2.1. Presentation of Case 1
The first case was a 49-year-old female. The patient was diagnosed with pulmonary problems around 14 years ago. She also had endoscopy examination two years ago.
She underwent the workup for diagnosis of the cause of the pulmonary problem. The patient had dyspnea on exertion (DOE) with class II functional symptoms according to New York Heart Association (NYHA) functional classification. Other complications included hypertension and diabetes mellitus. The patient was taking the following medicines: Lantus, Zipmet (sitagliptin/metformin), atorvastatin, metoral, losartan, gliclazide, aspirin, peptazol, domperidone and vitamin B1. A diastolic S1-S2 murmur was heard on auscultation.
Transesophageal echocardiography demonstrated a normal sized left ventricle without hypertrophy and a mildly reduced systolic function. Left atrium was normal in echocardiography and right atrium was enlarged. Right ventricle was moderately enlarged and demonstrated a slightly reduced systolic function. Mitral valve appeared normal and without stenosis, however a mild mitral regurgitation was observed. Aortic valve was normal and without stenosis or aortic insufficiency. Mean pulmonary arterial pressure was 30 mmHg. Multislice computed tomography (MSCT) showed scimitar vein. Surgical repair was recommended to correct the left-to-right shunt, as a result of pulmonary venous drainage to the inferior vena cava.
Reparation of the Scimitar vein was performed according to the regular method for correction of Scimitar syndrome and anomalous vein was diverted from IVC to the left atrium through ASD. The patient was examined using echocardiography after operation. Correct routing of the anomalous vein to the left atrium without stenosis was observed.
2.2. Presentation of Case 2
The second case was a 16-year-old female. She had complaints about DOE. Patient underwent the workup for the diagnosis of the cause of the pulmonary problem. DOE was of functional class II according to the NYHA functional classification. Her blood pressure was 110/80 and pulse rate was 85/minutes. She was presented with systolic murmur on auscultation. The patient had no other apparent presentation of the condition.
The patient underwent angiography with the following significant observations: O2 saturation percent in the aorta, pulmonary artery (PA) and the superior vena cava (SVC) were 96, 85, and 78 mmHg, respectively. This amount was 87% for inferior vena cava (IVC) which suggests a left to right shunt from pulmonary vein to IVC (Figure 1). Other significant angiographic observations included Scimitar vein of right heart catheter and secundum type atrial septal defect (ASD) as observed by the left side catheter. The LV size and diastolic function was normal. However, a mild mitral regurgitation was observed. Mean pulmonary arterial pressure of this patient was 40 mmHg.
Figure 1.
Scimitar vein draining into inferior vena cava (IVC)
Transesophageal echocardiography demonstrated a normal sized left ventricle without hypertrophy.
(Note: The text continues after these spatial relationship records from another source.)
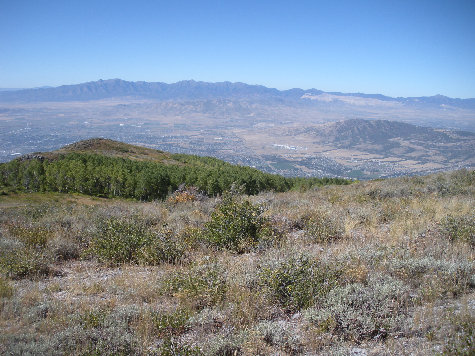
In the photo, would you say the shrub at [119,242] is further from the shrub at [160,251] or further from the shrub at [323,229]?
the shrub at [323,229]

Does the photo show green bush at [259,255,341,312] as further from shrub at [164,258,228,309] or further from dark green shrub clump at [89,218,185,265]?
dark green shrub clump at [89,218,185,265]

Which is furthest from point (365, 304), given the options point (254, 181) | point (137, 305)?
point (254, 181)

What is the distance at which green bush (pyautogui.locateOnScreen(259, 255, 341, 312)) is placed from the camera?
4156 millimetres

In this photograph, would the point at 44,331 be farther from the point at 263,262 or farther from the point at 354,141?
the point at 354,141

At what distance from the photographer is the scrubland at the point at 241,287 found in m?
3.34

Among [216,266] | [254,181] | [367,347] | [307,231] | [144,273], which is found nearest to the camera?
[367,347]

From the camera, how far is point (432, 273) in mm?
4520

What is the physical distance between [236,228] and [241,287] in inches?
91.3

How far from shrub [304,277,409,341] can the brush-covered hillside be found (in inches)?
0.7

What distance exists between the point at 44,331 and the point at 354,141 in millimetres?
211351

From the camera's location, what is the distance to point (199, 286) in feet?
14.3

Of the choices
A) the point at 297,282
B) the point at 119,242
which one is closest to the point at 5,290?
the point at 119,242

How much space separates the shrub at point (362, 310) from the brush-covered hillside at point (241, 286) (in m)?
0.02

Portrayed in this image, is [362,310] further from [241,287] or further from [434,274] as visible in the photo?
[241,287]
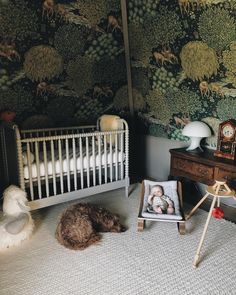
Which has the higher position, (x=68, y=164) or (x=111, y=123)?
(x=111, y=123)

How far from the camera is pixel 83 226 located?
89.2 inches

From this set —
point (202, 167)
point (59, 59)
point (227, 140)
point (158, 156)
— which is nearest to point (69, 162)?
point (59, 59)

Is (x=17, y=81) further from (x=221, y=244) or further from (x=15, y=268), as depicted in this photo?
(x=221, y=244)

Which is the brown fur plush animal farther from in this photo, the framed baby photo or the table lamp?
the table lamp

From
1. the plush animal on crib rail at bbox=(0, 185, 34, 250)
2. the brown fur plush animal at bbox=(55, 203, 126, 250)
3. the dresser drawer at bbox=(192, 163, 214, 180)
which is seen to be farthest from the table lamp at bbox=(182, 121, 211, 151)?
the plush animal on crib rail at bbox=(0, 185, 34, 250)

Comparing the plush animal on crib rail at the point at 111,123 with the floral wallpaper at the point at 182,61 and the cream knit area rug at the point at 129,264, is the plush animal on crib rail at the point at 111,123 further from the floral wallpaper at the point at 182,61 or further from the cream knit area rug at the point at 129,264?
the cream knit area rug at the point at 129,264

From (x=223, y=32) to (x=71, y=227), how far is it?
2.09m

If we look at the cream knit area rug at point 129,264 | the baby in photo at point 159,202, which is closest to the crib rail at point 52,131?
the cream knit area rug at point 129,264

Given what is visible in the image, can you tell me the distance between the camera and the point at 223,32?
251cm

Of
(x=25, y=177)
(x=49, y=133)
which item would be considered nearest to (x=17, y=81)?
(x=49, y=133)

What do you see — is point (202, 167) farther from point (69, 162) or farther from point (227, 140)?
point (69, 162)

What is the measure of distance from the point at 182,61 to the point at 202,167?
1113 mm

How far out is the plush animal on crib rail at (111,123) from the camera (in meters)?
3.15

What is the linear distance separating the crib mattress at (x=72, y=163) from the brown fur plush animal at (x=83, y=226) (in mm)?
426
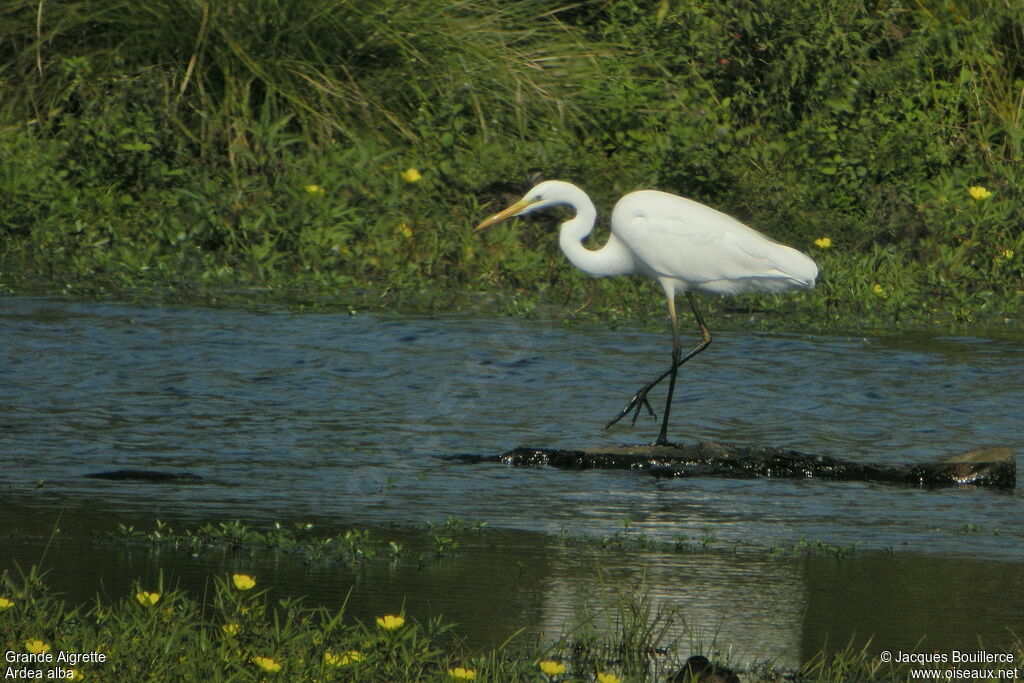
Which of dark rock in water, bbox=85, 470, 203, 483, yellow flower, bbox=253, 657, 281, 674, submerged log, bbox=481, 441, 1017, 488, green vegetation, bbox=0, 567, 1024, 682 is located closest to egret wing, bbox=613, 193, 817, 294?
submerged log, bbox=481, 441, 1017, 488

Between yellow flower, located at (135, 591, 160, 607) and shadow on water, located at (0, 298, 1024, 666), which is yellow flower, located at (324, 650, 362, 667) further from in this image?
shadow on water, located at (0, 298, 1024, 666)

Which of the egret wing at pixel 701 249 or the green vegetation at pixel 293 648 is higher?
the egret wing at pixel 701 249

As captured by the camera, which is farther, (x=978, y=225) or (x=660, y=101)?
(x=660, y=101)

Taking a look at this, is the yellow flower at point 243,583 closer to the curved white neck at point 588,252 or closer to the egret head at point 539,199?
the egret head at point 539,199

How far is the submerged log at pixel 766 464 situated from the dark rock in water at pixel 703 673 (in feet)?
7.91

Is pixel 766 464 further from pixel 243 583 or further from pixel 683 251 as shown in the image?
pixel 243 583

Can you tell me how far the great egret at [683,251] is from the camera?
300 inches

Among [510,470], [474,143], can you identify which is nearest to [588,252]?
[510,470]

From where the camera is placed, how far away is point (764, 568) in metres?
4.54

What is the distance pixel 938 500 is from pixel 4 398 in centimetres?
360

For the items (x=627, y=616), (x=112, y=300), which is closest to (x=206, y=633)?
(x=627, y=616)

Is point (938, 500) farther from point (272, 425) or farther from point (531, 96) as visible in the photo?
point (531, 96)

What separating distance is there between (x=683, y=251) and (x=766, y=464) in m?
1.96

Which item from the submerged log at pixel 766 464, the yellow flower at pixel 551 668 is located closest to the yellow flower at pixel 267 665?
the yellow flower at pixel 551 668
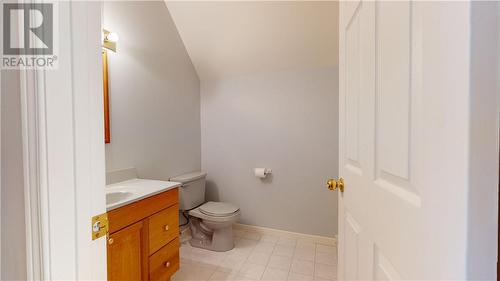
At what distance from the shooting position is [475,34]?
30 cm

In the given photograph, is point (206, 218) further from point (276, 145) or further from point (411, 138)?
point (411, 138)

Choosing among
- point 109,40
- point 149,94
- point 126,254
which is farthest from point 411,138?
point 149,94

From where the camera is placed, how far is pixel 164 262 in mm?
1479

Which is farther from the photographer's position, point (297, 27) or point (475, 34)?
point (297, 27)

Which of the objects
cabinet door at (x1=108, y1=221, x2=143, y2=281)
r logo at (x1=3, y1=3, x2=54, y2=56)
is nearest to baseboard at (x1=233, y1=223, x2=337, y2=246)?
cabinet door at (x1=108, y1=221, x2=143, y2=281)

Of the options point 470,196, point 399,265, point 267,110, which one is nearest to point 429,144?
point 470,196

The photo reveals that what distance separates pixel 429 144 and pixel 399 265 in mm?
282

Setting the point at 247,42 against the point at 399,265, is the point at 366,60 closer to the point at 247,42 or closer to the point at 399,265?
the point at 399,265

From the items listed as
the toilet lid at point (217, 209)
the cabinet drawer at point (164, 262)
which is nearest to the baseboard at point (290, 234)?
the toilet lid at point (217, 209)

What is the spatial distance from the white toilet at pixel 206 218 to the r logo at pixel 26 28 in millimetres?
1817

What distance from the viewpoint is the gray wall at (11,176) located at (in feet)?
1.34

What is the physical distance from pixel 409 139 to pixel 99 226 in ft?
2.35

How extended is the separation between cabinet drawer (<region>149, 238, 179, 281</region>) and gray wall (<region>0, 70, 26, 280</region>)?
3.59ft

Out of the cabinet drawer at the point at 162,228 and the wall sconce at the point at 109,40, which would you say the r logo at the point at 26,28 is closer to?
the cabinet drawer at the point at 162,228
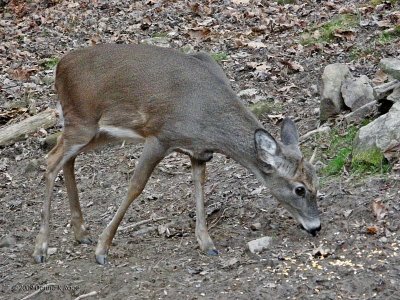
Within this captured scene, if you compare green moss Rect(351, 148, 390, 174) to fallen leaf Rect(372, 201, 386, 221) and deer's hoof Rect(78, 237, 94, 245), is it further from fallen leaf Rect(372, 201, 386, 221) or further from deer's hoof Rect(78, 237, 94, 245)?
deer's hoof Rect(78, 237, 94, 245)

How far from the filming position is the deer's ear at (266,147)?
20.8 ft

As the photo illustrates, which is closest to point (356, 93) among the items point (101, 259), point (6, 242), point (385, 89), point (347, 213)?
point (385, 89)

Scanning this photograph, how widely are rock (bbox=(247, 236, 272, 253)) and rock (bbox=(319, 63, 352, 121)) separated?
2289mm

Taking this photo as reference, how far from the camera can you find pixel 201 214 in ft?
22.7

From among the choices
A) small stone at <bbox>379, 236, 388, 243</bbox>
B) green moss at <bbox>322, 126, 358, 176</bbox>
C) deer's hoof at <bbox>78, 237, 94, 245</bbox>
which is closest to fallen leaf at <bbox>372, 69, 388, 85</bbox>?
green moss at <bbox>322, 126, 358, 176</bbox>

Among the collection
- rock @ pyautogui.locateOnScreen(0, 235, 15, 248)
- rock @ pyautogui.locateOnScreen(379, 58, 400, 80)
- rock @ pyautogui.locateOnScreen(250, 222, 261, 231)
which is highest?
rock @ pyautogui.locateOnScreen(379, 58, 400, 80)

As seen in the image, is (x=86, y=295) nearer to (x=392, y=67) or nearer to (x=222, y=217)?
(x=222, y=217)

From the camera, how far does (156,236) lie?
707cm

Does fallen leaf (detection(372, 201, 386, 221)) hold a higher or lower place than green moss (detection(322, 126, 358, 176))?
higher

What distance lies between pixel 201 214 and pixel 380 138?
1.70 meters

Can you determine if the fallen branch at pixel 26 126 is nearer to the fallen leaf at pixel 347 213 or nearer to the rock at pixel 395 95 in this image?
the rock at pixel 395 95

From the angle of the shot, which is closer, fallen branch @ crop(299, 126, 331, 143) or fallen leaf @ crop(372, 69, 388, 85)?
fallen branch @ crop(299, 126, 331, 143)

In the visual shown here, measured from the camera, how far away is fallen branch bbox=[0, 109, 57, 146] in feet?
31.7

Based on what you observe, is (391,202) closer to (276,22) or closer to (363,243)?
(363,243)
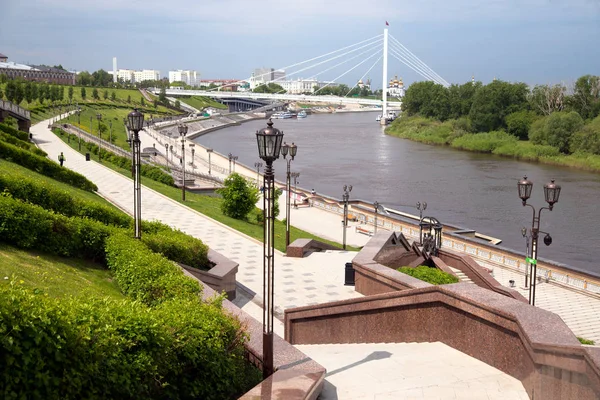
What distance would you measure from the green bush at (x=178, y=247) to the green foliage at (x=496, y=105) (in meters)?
48.5

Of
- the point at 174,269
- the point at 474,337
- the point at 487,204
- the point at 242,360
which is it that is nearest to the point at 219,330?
the point at 242,360

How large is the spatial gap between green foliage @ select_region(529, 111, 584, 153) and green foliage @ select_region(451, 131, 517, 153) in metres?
2.64

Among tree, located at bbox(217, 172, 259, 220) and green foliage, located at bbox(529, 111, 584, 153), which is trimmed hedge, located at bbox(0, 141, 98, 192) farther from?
green foliage, located at bbox(529, 111, 584, 153)

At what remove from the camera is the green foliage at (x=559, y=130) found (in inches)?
1705

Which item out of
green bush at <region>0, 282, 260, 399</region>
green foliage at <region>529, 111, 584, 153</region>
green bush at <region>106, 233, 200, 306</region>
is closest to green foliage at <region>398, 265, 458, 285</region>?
green bush at <region>106, 233, 200, 306</region>

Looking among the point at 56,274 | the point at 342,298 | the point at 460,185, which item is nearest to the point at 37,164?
the point at 342,298

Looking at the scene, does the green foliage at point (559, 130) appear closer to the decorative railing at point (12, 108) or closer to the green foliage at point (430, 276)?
the decorative railing at point (12, 108)

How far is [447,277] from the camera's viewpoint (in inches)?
319

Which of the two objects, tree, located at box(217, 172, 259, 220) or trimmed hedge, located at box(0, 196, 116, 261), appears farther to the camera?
tree, located at box(217, 172, 259, 220)

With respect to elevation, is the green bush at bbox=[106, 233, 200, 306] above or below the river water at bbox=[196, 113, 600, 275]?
above

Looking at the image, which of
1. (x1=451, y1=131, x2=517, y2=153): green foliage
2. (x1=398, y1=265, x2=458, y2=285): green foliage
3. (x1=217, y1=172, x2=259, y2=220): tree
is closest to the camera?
(x1=398, y1=265, x2=458, y2=285): green foliage

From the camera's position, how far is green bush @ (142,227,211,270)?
7.40 meters

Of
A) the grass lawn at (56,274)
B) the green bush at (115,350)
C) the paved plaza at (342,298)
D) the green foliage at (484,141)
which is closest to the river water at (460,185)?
the green foliage at (484,141)

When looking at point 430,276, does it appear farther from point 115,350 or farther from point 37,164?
point 37,164
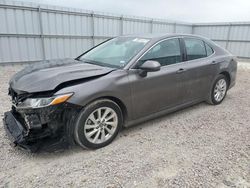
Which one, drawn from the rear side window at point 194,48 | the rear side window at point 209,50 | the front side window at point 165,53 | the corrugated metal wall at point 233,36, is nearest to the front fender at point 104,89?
the front side window at point 165,53

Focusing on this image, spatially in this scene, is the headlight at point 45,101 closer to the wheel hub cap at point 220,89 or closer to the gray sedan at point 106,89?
the gray sedan at point 106,89

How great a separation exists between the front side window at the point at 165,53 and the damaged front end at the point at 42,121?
1316 mm

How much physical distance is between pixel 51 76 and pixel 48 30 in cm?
758

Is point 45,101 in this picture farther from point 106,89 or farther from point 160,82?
point 160,82

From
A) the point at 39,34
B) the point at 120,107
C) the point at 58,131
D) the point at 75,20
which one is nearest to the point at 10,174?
the point at 58,131

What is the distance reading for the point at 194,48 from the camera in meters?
3.98

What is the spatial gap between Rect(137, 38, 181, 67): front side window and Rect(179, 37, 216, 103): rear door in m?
Answer: 0.21

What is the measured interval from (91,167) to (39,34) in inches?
322

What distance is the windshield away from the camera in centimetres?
314

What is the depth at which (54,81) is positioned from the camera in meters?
2.48

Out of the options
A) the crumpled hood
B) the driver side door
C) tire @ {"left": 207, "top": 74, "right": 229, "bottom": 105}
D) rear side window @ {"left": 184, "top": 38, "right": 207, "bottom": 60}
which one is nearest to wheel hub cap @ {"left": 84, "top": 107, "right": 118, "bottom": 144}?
the driver side door

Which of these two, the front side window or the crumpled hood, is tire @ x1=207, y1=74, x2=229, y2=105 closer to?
the front side window

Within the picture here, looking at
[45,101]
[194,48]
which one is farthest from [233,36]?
[45,101]

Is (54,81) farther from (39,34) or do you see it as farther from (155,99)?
(39,34)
Left atrium was normal in echocardiography and right atrium was enlarged. Right ventricle was severely enlarged and with mild systolic dysfunction. Mild enlargement of the right atrium was observed. Mitral valve appeared normal and without stenosis with mild regurgitation. Aortic valve was normal and without stenosis or aortic insufficiency. Large secundum type ASD (1.7 cm) with a significant left to right shunt (QP/QS: 2.5) was observed. Right pulmonary vein was entered near the IVC entrance to the RA. Observations was consistent with the diagnosis of a large ASD and a Scimitar vein.
Multislice computed tomography showed scimitar vein and levocardia. Right (RAE) and left atrial enlargement (LAE), and central pulmonary artery dilatation were observed. Scimitar syndrome was noted as almost complete drainage of the right lung venous flow to the supra hepatic IVC. Only a small right sided subsegmental venous branch connects directly to the LA. All left pulmonary vein is drained into the LA.
The recommended treatment was surgical repair to correct the left-to-right shunt, as a result of pulmonary venous drainage to the inferior vena cava, and ASD closure. For this patient, reparation was also performed according to the routine approach for correction of Scimitar syndrome and anomalous vein was diverted from IVC to the left atrium through ASD. Echocardiographic examination of the patient after operation, demonstrated correct routing of the anomalous vein to the left atrium without stenosis.